**CONSIGNE 1**.
Citez le passage de la déclaration de Weimar qui va de « Un agenda de » à « de la paix. ».

**TEXTE SOURCE**.

◇ ◇ ◇ ◇ ◇

Un agenda de Weimar pour une Union européenne forte et géopolitique (Weimar, 22 mai 2024)
Notre sécurité est menacée. Nous vivons à une époque de rivalité systémique dans laquelle certains régimes autocratiques utilisent leur pouvoir pour saper et détruire l’ordre international fondé sur la Charte des Nations Unies. La Russie mène une guerre d’agression illégale contre l’un de nos voisins, rejette ouvertement et sape activement l’architecture de sécurité européenne et s’est déjà engagée dans des opérations malveillantes et hybrides contre nos pays. En tant qu’Européens, nous devons être unis et protéger nos intérêts et nos valeurs ainsi que les principes du droit international, des droits de l’homme et de la paix.
L’Union européenne doit devenir un véritable acteur géopolitique et pourvoyeur de sécurité, capable de répondre aux défis sécuritaires d’aujourd’hui et de renforcer l’ordre international. Nous, ministres des Affaires étrangères de France, d’Allemagne et de Pologne, réaffirmons notre détermination à promouvoir un programme ambitieux pour l’Europe. Notre objectif est de renforcer la souveraineté et la résilience européennes.
À cette fin, nous avons convenu du « programme de Weimar pour une UE géopolitique forte » suivant. Il reflète nos priorités pour la prochaine législature européenne dans le domaine de l’action extérieure de l’UE. Nous espérons donner une impulsion à nos prochaines discussions stratégiques sur l’avenir de l’UE dans le monde.
- Nous réaffirmons l’importance de capacités de défense européennes plus fortes et plus performantes, qui contribuent positivement à la sécurité mondiale et transatlantique et qui sont complémentaires et interopérables avec l’OTAN. À cet égard, nous soulignons l’importance d’un pilier européen fort au sein de l’OTAN pour maintenir et renforcer notre défense et notre sécurité collectives en tant qu’Alliés. Nous considérons les éléments suivants comme les pierres angulaires du renforcement de la sécurité et de la défense européennes :
-
- Dynamiser les ressources européennes: Nous consacrerons au minimum 2 % du PIB à la défense. Au niveau européen, nous attendons avec impatience le rapport soumis au Conseil européen de juin explorant toutes les options pour mobiliser des financements. Nous devons dépenser nos fonds de manière stratégique – afin de développer les forces et les capacités dont nous avons besoin pour la défense collective.

◇ ◇ ◇ ◇ ◇

**DONNÉES SOURCES**.
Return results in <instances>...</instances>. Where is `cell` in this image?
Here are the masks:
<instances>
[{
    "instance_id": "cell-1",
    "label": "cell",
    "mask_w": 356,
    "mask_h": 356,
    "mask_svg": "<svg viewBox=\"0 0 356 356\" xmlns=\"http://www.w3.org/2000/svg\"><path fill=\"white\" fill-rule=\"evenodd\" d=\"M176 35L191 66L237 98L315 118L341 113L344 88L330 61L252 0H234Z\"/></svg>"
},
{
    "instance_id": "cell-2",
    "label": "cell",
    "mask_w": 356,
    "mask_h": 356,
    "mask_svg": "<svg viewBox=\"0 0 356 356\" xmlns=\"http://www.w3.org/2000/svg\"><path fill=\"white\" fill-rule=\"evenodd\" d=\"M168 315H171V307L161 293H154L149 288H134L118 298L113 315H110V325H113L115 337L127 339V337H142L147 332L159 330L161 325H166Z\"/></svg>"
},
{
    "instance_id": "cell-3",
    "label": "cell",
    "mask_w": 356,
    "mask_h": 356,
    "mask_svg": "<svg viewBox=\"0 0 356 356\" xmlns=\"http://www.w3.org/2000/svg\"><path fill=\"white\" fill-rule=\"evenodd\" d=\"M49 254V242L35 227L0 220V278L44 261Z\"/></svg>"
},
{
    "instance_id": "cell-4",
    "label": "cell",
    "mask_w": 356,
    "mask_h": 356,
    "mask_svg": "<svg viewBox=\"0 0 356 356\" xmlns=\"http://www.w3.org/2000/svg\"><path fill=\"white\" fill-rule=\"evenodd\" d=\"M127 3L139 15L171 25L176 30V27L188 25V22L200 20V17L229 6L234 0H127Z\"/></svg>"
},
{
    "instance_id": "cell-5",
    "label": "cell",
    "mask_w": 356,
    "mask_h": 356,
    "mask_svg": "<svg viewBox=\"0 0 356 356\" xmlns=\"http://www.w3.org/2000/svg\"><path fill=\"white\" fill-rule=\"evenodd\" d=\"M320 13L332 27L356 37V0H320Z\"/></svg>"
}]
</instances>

◇ ◇ ◇ ◇ ◇

**CONSIGNE 2**.
Reproduisez toutes les lignes des données sources en remplaçant « mask_w » par « largeur_masque », sans rien modifier d'autre.

**RÉPONSE CORRECTE 1**.
Un agenda de Weimar pour une Union européenne forte et géopolitique (Weimar, 22 mai 2024)
Notre sécurité est menacée. Nous vivons à une époque de rivalité systémique dans laquelle certains régimes autocratiques utilisent leur pouvoir pour saper et détruire l’ordre international fondé sur la Charte des Nations Unies. La Russie mène une guerre d’agression illégale contre l’un de nos voisins, rejette ouvertement et sape activement l’architecture de sécurité européenne et s’est déjà engagée dans des opérations malveillantes et hybrides contre nos pays. En tant qu’Européens, nous devons être unis et protéger nos intérêts et nos valeurs ainsi que les principes du droit international, des droits de l’homme et de la paix.

**RÉPONSE CORRECTE 2**.
Return results in <instances>...</instances>. Where is `cell` in this image?
Here are the masks:
<instances>
[{
    "instance_id": "cell-1",
    "label": "cell",
    "largeur_masque": 356,
    "mask_h": 356,
    "mask_svg": "<svg viewBox=\"0 0 356 356\" xmlns=\"http://www.w3.org/2000/svg\"><path fill=\"white\" fill-rule=\"evenodd\" d=\"M176 35L191 66L237 98L315 118L341 113L344 88L330 61L252 0H234Z\"/></svg>"
},
{
    "instance_id": "cell-2",
    "label": "cell",
    "largeur_masque": 356,
    "mask_h": 356,
    "mask_svg": "<svg viewBox=\"0 0 356 356\" xmlns=\"http://www.w3.org/2000/svg\"><path fill=\"white\" fill-rule=\"evenodd\" d=\"M168 315H171V307L161 293H154L149 288H134L118 298L113 315H110V325H113L115 337L127 339V337H142L147 332L159 330L161 325H166Z\"/></svg>"
},
{
    "instance_id": "cell-3",
    "label": "cell",
    "largeur_masque": 356,
    "mask_h": 356,
    "mask_svg": "<svg viewBox=\"0 0 356 356\" xmlns=\"http://www.w3.org/2000/svg\"><path fill=\"white\" fill-rule=\"evenodd\" d=\"M49 254V242L35 227L0 220V278L44 261Z\"/></svg>"
},
{
    "instance_id": "cell-4",
    "label": "cell",
    "largeur_masque": 356,
    "mask_h": 356,
    "mask_svg": "<svg viewBox=\"0 0 356 356\" xmlns=\"http://www.w3.org/2000/svg\"><path fill=\"white\" fill-rule=\"evenodd\" d=\"M127 3L139 15L171 25L176 30V27L188 25V22L200 20V17L229 6L234 0H127Z\"/></svg>"
},
{
    "instance_id": "cell-5",
    "label": "cell",
    "largeur_masque": 356,
    "mask_h": 356,
    "mask_svg": "<svg viewBox=\"0 0 356 356\" xmlns=\"http://www.w3.org/2000/svg\"><path fill=\"white\" fill-rule=\"evenodd\" d=\"M320 13L332 27L356 37V0H320Z\"/></svg>"
}]
</instances>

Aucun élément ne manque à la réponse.